La Cour suprême a décidé à l’unanimité que le droit de M. Thanabalasingham d’être jugé dans un délai raisonnable avait été violé. Elle a conclu que les procédures devaient être arrêtées.

La cause de M. Thanabalasingham durait depuis au moins 45 mois, et il avait passé toute cette période en prison. Cette période était beaucoup plus longue que le délai maximal de 30 mois fixé dans l’arrêt Jordan. La Cour a déclaré que la Couronne avait le pouvoir de changer l’accusation pour meurtre au premier degré, mais qu’elle aurait dû savoir que cette décision pourrait allonger le délai et ainsi affecter le droit de M. Thanabalasingham d’être jugé dans un délai raisonnable.

La majeure partie du délai dans la présente affaire est survenue avant que la Cour n’ait rendu l’arrêt Jordan. Même si cette affaire constitue une cause « transitoire », cela n’a pas d’importance, car un arrêt des procédures aurait aussi été accordé en vertu des anciennes règles.
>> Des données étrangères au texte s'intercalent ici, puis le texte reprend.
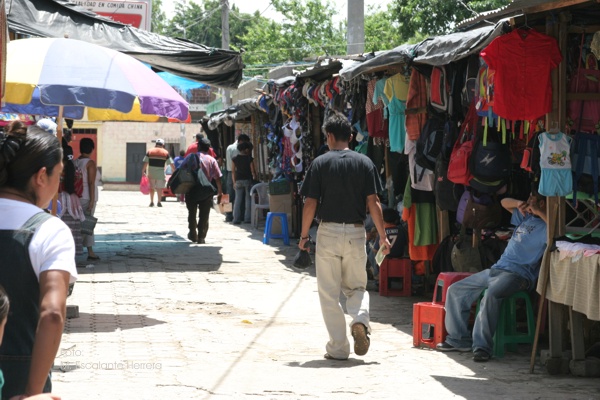 Mercado Local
La Cour a dit qu’en raison de l’arrêt Jordan des délais aussi graves ne se reproduiraient probablement plus. Avant cette décision, de nombreuses personnes à l’intérieur du système de justice considéraient de longs délais comme une situation tout à fait normale. L’arrêt Jordan a indiqué que ce ne devrait pas être le cas. Le message qu’a envoyé cet arrêt est que tous les acteurs du système de justice ont un rôle à jouer pour faire en sorte que les personnes accusées soient jugées dans un délai raisonnable. La Couronne doit être bien organisée, elle doit partager l’information avec la défense sans délai, et elle ne doit pas faire perdre de temps aux tribunaux. Pour sa part, la défense doit être prête à commencer le procès si le tribunal et la Couronne sont prêts à le faire. Les juges qui président les procès doivent éviter les délais quand ils le peuvent, et ce, même si cela peut vouloir dire refuser une demande de remise ou d’ajournement de la défense. Il doit en être ainsi étant donné que le droit d’être jugé dans un délai raisonnable présente aussi des avantages pour les victimes et la société.

Cette cause a été soumise à la Cour suprême en tant qu’appel « de plein droit ». Cela signifie que la personne qui fait appel n’a pas à demander la permission de la Cour pour le faire. Il y a appel de plein droit dans les affaires criminelles lorsqu’un ou une juge d’une Cour d’appel exprime sa dissidence (son désaccord) sur un point de droit, comme c’était le cas ici.

La cause en bref est un document rédigé par le personnel des communications de la Cour suprême du Canada afin d’aider le public à mieux comprendre les décisions de la Cour. La cause en bref ne fait pas partie des motifs de jugement de la Cour et ne doit pas être utilisée lors de procédures judiciaires.